Rebecca Moosavian (University of Leeds)
Rebecca Moosavian is an Associate Professor in Law at the School of Law, University of Leeds. Rebecca’s research concerns Article 8 ECHR and its conflict with free expression in misuse of private information law. She has also published on the constitutional issues raised by the Iraq War, particularly prerogative power and judicial review. Rebecca’s work has been published in journals such as Public Law, Northern Ireland Legal Quarterly, the Journal of Media Law and the International Journal of Human Rights.
Lexie Kirkconnell-Kawana (Head of Regulation at IMPRESS)
Lexie Kirkconnell-Kawana is Head of Regulation at IMPRESS (the Press Recognition Panel’s approved press regulator). Lexie is a New Zealand qualified barrister and solicitor who has worked in all forms of media regulation. She has previously worked at the Advertising Standards Authority in the investigations team and at the New Zealand Office of Film and Literature Classification, an independent state media regulator, in a research and semi-judicial capacity. Lexie also has an avid interest in London’s arts and culinary scene.
Professor András Koltay (President, Hungarian Communication and Media Authority)
Professor András Koltay is the President of the Hungarian Communication and Media Authority. His principal research has been concerned with freedom of speech, personality rights and media regulation. He is the author of more than 350 publications, and numerous monographs on freedom of speech; in English: Freedom of Speech – the Unreachable Mirage (Wolters Kluwer 2013), The Troubled Relationship between Religions and the State. Freedom of Expression and Freedom of Religion (Whitelocke 2017) and New Media and Freedom of Expression (Hart 2019).

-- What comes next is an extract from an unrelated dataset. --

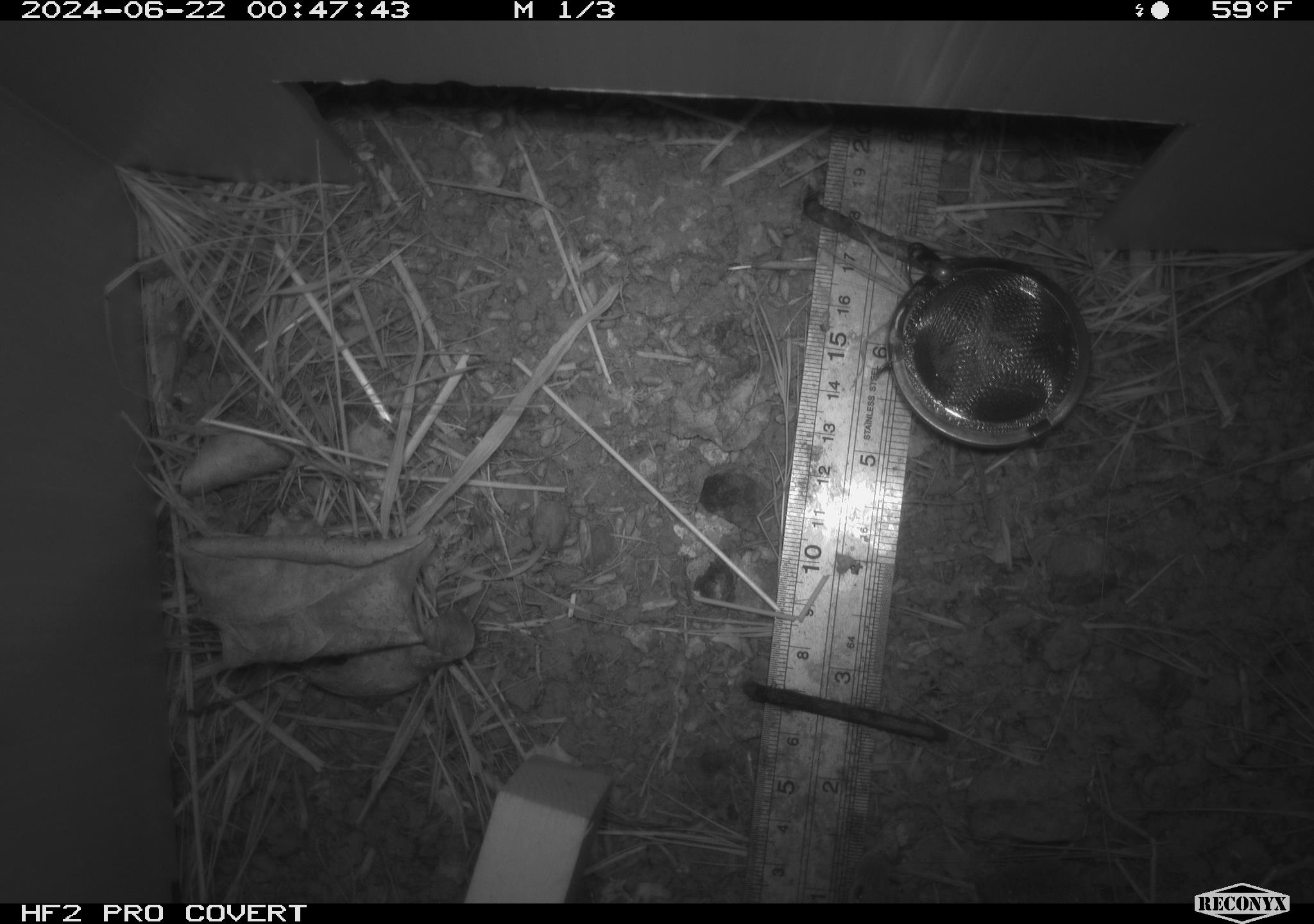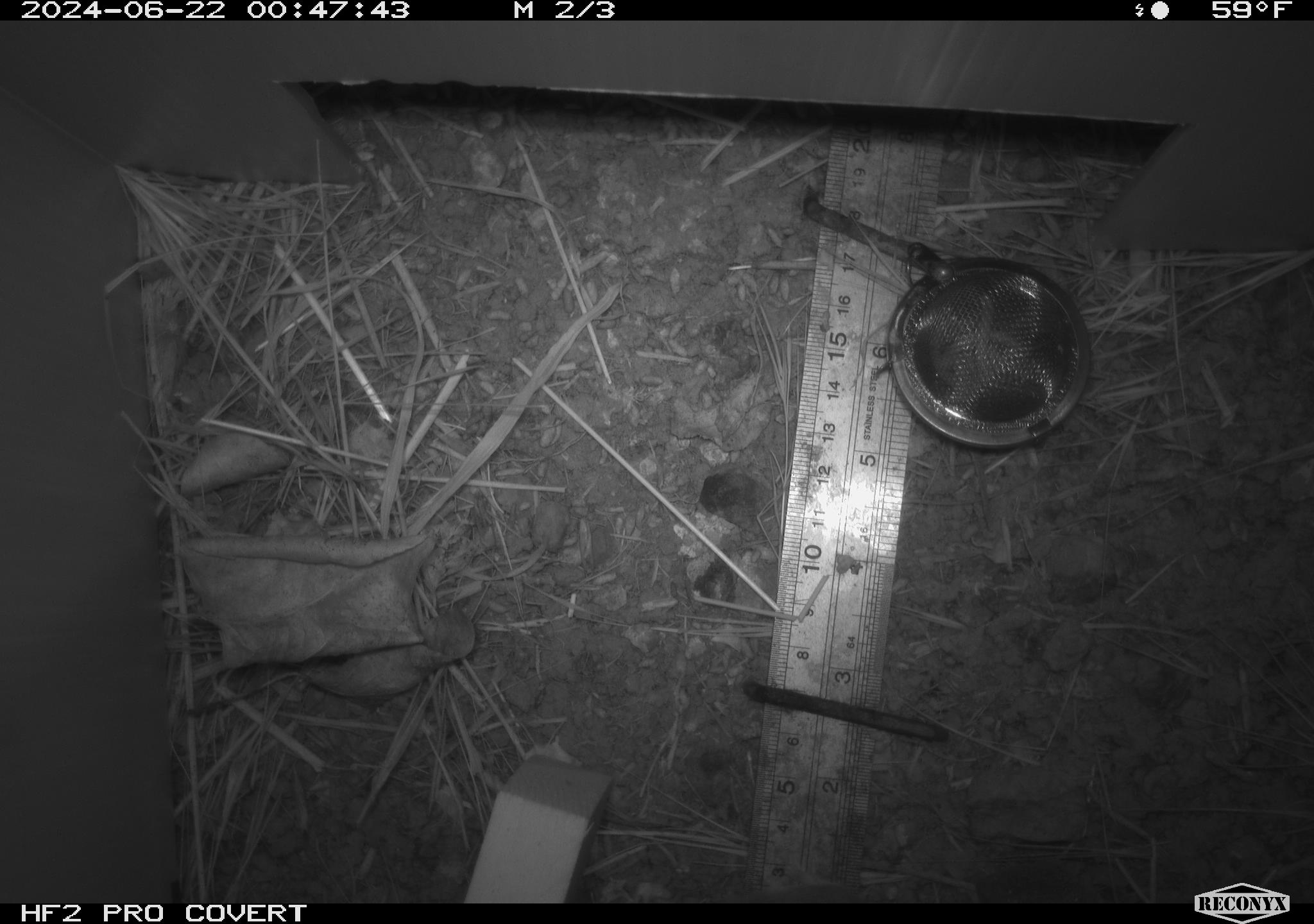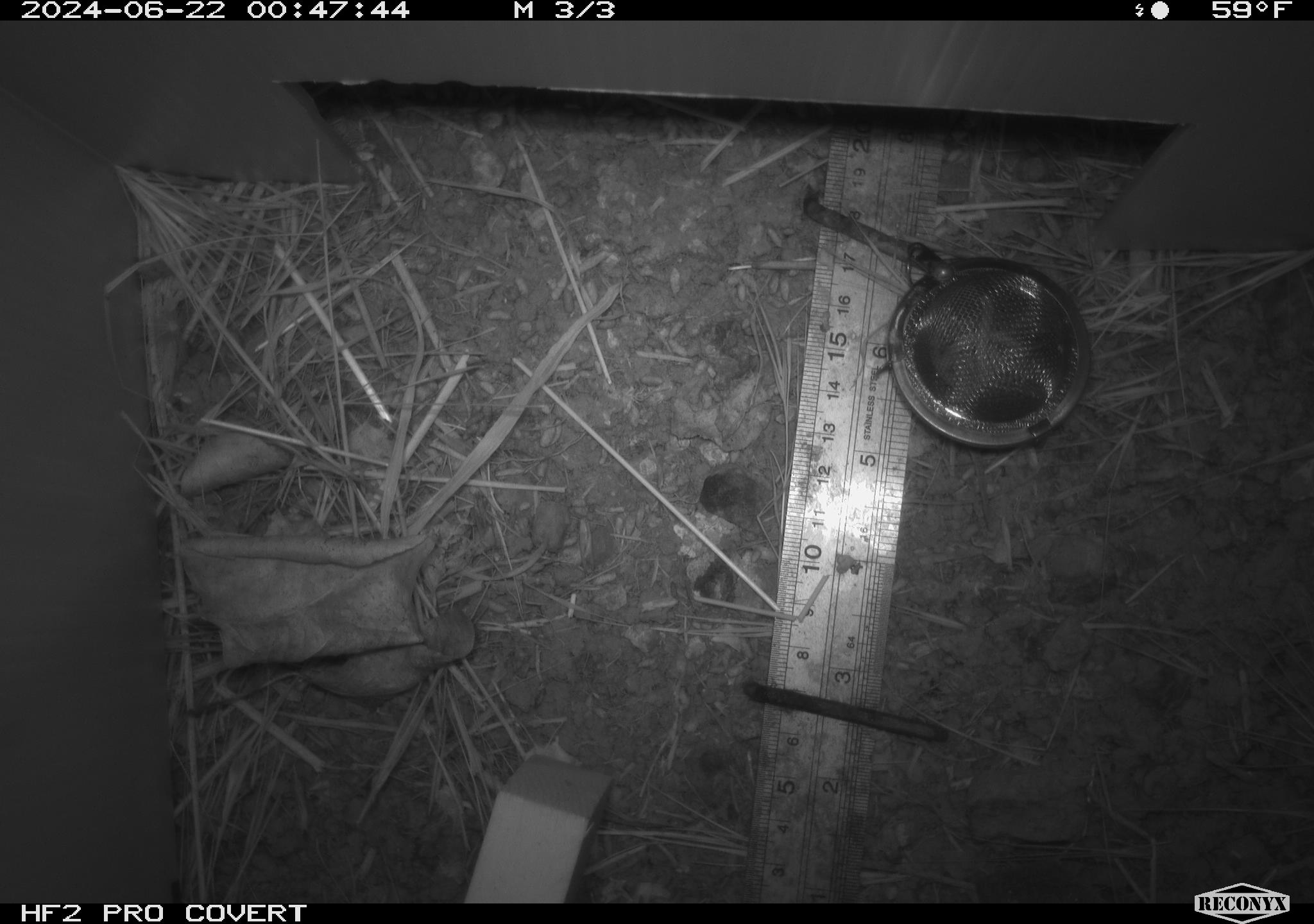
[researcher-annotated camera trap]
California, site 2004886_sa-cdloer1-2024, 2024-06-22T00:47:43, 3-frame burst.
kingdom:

He was a speaker in more than 125 conferences in several countries. He co-edited a volume published by Cambridge University Press on blasphemy regulation (Blasphemy and Freedom of Expression, 2017).
Dr Peter Coe (University of Reading and IALS/ILPC)
Dr Peter Coe is a Lecturer in Law at the University of Reading and an Associate Research Fellow at the Institute of Advanced Legal Studies and the Information Law and Policy Centre. His research interests are: (i) citizen journalism’s impact on free speech, media freedom and regulation, and the concepts of privacy and reputation; (ii) defamation, including the protection of corporate reputation; (iii) media power and plurality, the role the media plays within society and its impact on democracy. His work in these areas has been published in leading journals such as Legal Studies, the University of Melbourne’s Media & Arts Law Review, the Journal of Business Law and Northern Ireland Legal Quarterly, amongst others, and his monograph, Media Freedom in the Age Citizen Journalism, was published by Edward Elgar in 2021. He is also the co-editor, with Professor Paul Wragg, of Landmark Cases in Privacy Law, which will be published by Hart in 2022. During 2021-2022 Peter is acting as the UK’s National Rapporteur on ‘Freedom of Speech and the Regulation of Fake News’ on behalf of the International Academy of Comparative Law and the British Association of Comparative Law. He is the current editor-in-chief of Bloomsbury’s Communications Law.